Am 10. November 2022 haben wir als Chor zusammen mit der kosmotique in Dresden, dem AKuBiZ Pirna und dem Autor*innenkollektiv „audioscript – zur Verfolgung und Vernichtung der Jüdinnen und Juden in Dresden 1933–1945“ an die Dresdner Familie Frischmann erinnert. An ihrem ehemaligen Wohnhaus in der heutigen Rothenburger Straße 46 (Ecke zur Louisenstraße) brachten wir temporär Texte an und legten kleine Broschüren aus, die über Georg, Elsa und Ilse Frischmann informierten. Ihre Geschichte ist eine Geschichte von rassistischer und politischer Verfolgung, Deportation und Ermordung, aber auch eine Geschichte von Solidarität und Widerstand gegen den Nationalsozialismus.

Erinnerungszeichen für Familie Frischmann an der heutigen Rothenburger Straße 46 in Dresden
Erinnerungszeichen für Familie Frischmann an der heutigen Rothenburger Straße 46 in Dresden

Georg Frischmann wird am 20. November 1896 in Dresden in eine jüdische Familie geboren. Er ist Kaufmann. Als junger Mann arbeitet er als Altwarenhändler und betreibt ein Geschäft auf der Markgrafenstraße 46 (heutige Rothenburger Straße 46, Eckhaus zur Louisenstraße). Seine Frau Elsa, geboren in Dresden am 21. Oktober 1894 als Elsa Heinrich), tritt zum jüdischen Glauben über, bevor sie heiraten. Am 27. September 1922 kommt ihre gemeinsame Tochter Ilse zur Welt. Etwa zu diesem Zeitpunkt ziehen sie in eine Wohnung in der Markgrafenstraße 46. Seine Frau und er betreiben nun im Erdgeschoss des Hauses ein Zigaretten- und Briefmarkengeschäft. In den frühen 1930er Jahren arbeitet Georg Frischmann im Kaufhaus ReKa, bis Juden und Jüdinnen dort nicht mehr arbeiten dürfen, anschließend in einer Werkstatt für Uniformteile. Georg Frischmann ist Mitglied im „Touristenverein – Die Naturfreunde“ und im Skatverein.
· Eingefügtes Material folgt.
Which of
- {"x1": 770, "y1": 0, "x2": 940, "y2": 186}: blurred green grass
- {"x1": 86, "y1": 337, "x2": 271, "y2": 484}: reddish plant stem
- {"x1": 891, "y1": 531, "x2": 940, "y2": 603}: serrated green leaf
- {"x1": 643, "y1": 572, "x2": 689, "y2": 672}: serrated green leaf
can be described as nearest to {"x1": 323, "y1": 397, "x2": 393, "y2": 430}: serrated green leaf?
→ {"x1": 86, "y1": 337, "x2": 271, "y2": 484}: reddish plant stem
Ilse besucht seit 1929 die Volksschule. Im Sommer 1936, ein halbes Jahr vor ihrem Schulabschluss, wird sie vorzeitig aus der Volksschule ausgeschlossen. Sie nimmt am Ersatzschuldienst teil, den die Gemeinde in der Synagoge einrichtet. 1937 bis 1938 hat sie eine Lehrstelle als Modistin in der jüdischen Firma „Simson & Stern“ in der Schlüterstraße. Nach der „Arisierung“, also dem Raub der Firma und dem Verbot der Anstellung von Juden und Jüdinnen, wird sie aus dem Lehrverhältnis entlassen.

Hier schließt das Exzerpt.